Children are impacted by alcohol abuse more than one might think.

 

According to AAMFT, children have “great strength, resilience, and coping skills, which can help them adapt in order to function as normally as possible.” However, it is also true that “Children with alcoholic parents are more likely to experience symptoms of anxiety and/or depression, antisocial behavior, relationship difficulties, behavioral problems, and/or alcohol abuse.” Children of alcoholics may also experience chaos, neglect, marriage instability, disorganization, physical and sexual abuse, loneliness, and feelings of emptiness.
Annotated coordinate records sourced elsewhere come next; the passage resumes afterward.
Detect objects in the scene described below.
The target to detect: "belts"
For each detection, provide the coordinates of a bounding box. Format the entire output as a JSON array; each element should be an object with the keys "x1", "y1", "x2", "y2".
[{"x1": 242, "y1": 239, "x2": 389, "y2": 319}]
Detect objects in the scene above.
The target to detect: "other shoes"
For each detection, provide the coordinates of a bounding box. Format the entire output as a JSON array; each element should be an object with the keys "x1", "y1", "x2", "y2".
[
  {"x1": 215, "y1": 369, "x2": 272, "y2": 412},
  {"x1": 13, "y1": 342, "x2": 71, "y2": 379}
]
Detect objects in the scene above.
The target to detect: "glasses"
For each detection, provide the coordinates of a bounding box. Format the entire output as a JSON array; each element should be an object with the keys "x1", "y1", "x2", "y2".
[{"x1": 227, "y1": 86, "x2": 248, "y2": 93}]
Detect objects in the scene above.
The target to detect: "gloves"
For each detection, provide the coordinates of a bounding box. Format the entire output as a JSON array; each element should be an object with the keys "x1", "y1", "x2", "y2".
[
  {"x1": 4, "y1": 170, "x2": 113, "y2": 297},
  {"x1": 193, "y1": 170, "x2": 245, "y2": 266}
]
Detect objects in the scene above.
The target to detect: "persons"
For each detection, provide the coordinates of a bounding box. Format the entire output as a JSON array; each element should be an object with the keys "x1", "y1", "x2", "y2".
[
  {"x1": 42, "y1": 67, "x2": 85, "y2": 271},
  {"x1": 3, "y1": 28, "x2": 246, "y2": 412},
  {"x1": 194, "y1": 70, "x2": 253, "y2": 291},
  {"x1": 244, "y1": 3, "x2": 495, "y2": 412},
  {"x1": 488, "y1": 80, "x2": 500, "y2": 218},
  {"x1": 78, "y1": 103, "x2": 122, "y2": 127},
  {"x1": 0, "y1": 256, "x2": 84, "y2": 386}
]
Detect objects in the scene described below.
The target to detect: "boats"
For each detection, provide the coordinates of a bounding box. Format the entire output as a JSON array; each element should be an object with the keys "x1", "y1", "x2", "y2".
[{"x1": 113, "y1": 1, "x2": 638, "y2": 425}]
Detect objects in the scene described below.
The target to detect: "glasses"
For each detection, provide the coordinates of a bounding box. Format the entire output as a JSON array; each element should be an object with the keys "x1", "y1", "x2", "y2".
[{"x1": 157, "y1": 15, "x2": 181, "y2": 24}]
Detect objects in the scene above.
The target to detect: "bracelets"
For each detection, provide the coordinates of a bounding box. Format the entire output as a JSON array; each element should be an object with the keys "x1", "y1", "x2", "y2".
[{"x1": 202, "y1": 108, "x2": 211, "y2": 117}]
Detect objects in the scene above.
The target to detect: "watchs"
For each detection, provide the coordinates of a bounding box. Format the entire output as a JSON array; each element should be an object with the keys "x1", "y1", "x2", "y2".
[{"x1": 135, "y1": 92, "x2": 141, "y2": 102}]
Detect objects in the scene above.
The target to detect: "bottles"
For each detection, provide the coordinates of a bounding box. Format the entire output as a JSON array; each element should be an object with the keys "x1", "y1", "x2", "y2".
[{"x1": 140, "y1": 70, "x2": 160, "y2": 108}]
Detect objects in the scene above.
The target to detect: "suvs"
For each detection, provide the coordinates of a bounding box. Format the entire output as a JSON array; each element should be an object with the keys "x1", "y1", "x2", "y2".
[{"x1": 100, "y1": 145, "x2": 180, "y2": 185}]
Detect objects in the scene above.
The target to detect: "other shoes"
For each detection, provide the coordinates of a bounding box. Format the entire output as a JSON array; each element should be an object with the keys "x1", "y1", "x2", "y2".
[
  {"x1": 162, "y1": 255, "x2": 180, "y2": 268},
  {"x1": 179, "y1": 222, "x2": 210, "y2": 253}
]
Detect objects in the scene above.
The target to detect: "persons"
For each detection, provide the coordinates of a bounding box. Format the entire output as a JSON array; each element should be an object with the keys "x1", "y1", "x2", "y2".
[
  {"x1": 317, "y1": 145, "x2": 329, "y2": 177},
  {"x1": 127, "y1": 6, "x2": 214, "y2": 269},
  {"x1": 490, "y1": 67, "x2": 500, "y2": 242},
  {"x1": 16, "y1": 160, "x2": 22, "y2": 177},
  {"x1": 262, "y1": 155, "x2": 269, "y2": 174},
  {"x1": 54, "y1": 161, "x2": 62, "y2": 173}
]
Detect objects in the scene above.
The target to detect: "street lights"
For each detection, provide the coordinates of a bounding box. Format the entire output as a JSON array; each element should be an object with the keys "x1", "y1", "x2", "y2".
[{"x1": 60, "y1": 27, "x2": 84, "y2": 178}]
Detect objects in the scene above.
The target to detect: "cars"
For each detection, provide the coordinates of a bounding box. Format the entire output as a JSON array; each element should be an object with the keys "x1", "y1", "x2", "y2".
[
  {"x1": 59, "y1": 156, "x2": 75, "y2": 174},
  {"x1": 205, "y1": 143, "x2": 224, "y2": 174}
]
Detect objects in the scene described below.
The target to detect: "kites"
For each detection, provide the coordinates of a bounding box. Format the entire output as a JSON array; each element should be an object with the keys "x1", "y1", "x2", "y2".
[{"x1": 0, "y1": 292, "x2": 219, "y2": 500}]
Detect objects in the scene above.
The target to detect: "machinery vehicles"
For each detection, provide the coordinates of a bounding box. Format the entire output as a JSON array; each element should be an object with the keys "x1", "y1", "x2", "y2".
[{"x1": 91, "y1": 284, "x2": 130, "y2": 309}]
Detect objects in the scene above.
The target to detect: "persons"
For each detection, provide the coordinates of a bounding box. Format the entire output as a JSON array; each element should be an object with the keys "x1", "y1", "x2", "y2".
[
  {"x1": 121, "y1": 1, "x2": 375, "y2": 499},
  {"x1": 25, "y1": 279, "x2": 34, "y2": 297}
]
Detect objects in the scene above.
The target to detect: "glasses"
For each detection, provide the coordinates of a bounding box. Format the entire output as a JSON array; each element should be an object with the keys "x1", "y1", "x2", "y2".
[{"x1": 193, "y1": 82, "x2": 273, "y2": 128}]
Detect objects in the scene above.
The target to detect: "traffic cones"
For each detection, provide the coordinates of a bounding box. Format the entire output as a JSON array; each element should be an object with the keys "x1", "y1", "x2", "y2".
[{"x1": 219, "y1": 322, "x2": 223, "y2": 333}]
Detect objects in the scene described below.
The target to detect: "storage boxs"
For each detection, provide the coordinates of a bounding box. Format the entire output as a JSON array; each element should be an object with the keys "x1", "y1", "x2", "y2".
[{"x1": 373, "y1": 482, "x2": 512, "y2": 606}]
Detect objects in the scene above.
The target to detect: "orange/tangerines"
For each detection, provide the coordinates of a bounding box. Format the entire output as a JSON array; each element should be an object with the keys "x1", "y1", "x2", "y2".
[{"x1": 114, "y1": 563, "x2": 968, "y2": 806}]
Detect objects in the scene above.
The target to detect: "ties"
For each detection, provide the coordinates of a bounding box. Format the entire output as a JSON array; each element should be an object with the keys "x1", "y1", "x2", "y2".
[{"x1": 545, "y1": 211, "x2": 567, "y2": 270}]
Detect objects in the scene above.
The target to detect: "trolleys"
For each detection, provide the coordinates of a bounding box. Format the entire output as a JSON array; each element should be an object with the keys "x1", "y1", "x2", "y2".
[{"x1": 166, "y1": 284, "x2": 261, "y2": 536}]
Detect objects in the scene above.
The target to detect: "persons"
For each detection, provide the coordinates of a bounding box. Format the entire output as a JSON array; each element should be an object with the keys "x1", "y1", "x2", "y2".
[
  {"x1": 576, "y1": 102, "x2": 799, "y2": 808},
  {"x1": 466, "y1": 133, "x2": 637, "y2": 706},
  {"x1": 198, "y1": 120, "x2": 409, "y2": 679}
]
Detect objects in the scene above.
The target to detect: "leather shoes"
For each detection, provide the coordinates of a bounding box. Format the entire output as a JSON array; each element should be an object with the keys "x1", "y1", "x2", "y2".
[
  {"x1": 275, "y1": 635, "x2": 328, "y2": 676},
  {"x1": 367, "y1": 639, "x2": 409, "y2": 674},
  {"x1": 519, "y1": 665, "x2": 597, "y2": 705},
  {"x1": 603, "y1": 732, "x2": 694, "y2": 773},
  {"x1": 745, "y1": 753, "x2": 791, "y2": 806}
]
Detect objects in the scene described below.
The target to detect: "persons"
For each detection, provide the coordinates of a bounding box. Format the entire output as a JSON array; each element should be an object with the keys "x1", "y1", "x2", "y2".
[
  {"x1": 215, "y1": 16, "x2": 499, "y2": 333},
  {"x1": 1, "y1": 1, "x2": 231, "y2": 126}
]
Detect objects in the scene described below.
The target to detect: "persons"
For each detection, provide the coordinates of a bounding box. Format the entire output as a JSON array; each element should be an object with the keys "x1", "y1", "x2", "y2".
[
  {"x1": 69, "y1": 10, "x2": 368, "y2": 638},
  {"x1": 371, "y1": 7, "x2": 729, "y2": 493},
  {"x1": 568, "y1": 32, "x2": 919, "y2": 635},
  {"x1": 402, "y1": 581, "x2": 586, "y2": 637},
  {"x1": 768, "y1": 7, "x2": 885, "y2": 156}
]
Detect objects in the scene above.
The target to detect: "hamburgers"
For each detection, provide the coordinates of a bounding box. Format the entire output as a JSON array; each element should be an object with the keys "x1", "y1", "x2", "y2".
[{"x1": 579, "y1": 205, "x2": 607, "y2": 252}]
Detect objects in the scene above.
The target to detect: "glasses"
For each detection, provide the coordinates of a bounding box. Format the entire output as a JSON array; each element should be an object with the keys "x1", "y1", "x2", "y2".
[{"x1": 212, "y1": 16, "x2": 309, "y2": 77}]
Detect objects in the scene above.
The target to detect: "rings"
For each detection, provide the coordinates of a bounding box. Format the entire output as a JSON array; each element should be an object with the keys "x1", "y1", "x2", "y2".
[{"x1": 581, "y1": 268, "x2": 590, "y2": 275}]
They are also more likely to witness violence or abuse toward others.

 

Children often blame themselves for their parents’ alcohol abuse, according to the American Academy of Experts in Traumatic Stress: “Despite the suffering these children endure, many blame themselves for their parents’ substance abuse. They believe it when their parents scream that they wouldn’t drink so much or use other drugs if the children did not fight, or rooms were kept clean or grades were better.”

 

Some children try to get straight A’s or not fight with their siblings just to get their parents to stop drinking while other children distance themselves, trying not to cause a disturbance.

 

Although children are highly impacted by alcoholism, they aren’t the only ones. The website AllPsych defines alcoholism as “a family disease” and asserts that alcoholics disrupt life and cause long-term harm to extended familyies as well. Alcoholism is responsible for more family problems than any other single cause; one in every four families has problems with alcohol.

 

Dr. Tian Dayton writes in the “Huffington Post” about her experiences as a child growing up with an alcoholic father. She describes that her father was her favorite person, although he had “two very distinct personalities.” He was the man “who tenderly gave me cafe au lait on a spoon and fresh-squeezed orange juice in a baby glass, who listened to my childish sentences with such pride and pleasure, who dreamed impossible dreams for my future.”

 

Dayton then goes on to explain that her dad was also her “monster.”

 

“But still,” Dayton writes, “this was my family, my dad, my monster, and I had to do something to make emotional and psychological sense of living with a parent who made me feel both safe and terrified — a parent whom I loved and hated all at once.”

 

All children are faced with integrating parts of their parents that they both love and hate, but for the child in the alcoholic home, this becomes a uniquely challenging and daily experience.